Severe shortages of pollinators could cause many common food crops to become more expensive and perhaps less available, but there is no strong evidence for a current pollination crisis in agricultural production in North America. Most animal-pollinated crops can be serviced by honey bees, and farmers are accustomed to paying more for these services when necessary. Chronic pollinator shortages should lead to market adjustments and other innovations, although the demand for supplemental pollination has been strong recently, especially among California’s almond growers. Importing managed pollinators from other countries or regions can lead to the introduction and spread of pathogens and unwanted bee species (Chapter 3). Therefore, it is prudent to sustain wild-pollinator populations as a means of buffering current and future shortages of managed pollinators of agricultural crops. In some cases, farmers could find that promoting wild pollinators that can supplement or substitute for managed pollinators could provide greater yields than will complete dependence on rented honey bee colonies (for example, Greenleaf, 2005). Intensive agricultural practices and pesticide use can reduce wild-pollinator diversity and abundance (for example, Kevan, 1975b; Kremen et al., 2002b; Larsen et al., 2005). Strategies for promoting abundance of wild pollinators are presented in Chapter 6.
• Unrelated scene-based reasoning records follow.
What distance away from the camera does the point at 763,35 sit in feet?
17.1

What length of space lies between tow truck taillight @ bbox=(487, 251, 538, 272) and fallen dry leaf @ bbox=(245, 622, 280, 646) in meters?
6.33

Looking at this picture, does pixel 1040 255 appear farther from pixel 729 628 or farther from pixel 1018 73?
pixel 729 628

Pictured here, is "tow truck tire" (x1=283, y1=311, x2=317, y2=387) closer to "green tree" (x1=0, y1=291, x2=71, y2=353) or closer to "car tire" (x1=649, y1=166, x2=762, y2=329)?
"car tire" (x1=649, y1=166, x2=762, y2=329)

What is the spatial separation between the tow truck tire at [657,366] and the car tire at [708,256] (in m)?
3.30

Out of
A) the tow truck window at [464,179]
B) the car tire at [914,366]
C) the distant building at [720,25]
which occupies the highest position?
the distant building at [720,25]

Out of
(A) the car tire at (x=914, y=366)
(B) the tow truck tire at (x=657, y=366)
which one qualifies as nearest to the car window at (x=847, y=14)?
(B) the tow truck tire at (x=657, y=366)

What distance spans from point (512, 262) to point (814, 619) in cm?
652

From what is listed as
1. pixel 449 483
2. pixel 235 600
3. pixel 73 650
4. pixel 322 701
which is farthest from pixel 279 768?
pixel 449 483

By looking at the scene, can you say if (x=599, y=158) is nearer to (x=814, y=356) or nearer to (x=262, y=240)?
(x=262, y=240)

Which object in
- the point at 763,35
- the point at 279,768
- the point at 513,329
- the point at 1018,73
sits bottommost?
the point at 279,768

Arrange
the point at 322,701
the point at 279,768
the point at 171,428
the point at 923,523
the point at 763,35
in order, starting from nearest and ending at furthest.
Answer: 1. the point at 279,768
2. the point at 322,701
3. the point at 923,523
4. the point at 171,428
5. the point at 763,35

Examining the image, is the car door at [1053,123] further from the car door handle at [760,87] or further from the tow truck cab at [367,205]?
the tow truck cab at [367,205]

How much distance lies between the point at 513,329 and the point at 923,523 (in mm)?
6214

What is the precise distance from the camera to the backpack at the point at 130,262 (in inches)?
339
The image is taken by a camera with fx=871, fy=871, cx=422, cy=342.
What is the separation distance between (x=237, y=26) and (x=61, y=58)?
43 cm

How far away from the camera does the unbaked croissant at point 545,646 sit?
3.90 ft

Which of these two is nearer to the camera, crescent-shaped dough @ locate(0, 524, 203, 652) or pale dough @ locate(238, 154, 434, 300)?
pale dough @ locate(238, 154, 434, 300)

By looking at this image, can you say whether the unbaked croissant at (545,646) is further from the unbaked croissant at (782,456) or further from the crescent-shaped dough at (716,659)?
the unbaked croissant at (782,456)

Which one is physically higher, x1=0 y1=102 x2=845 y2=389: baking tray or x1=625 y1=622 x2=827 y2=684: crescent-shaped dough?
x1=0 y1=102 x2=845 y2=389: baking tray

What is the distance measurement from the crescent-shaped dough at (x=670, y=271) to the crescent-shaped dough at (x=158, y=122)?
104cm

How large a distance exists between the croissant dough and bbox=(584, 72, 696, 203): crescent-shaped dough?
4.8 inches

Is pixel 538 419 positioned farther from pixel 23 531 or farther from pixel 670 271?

In natural areas, the consequences of pollinator shifts on ecosystem services and possible solutions to these problems are varied and complex. Relatively few plant species rely on a single pollinator species or even on a single category of pollinators for reproduction. Because of the redundancy of most plant-pollinator communities, the ecological consequences of losing a small number of pollinator species could be limited. However, the loss of pollinator species reduces the redundancy of pollinator services in the ecosystem, and thus its resiliency, so that further losses of pollinator species would likely have more severe consequences for the ecosystem.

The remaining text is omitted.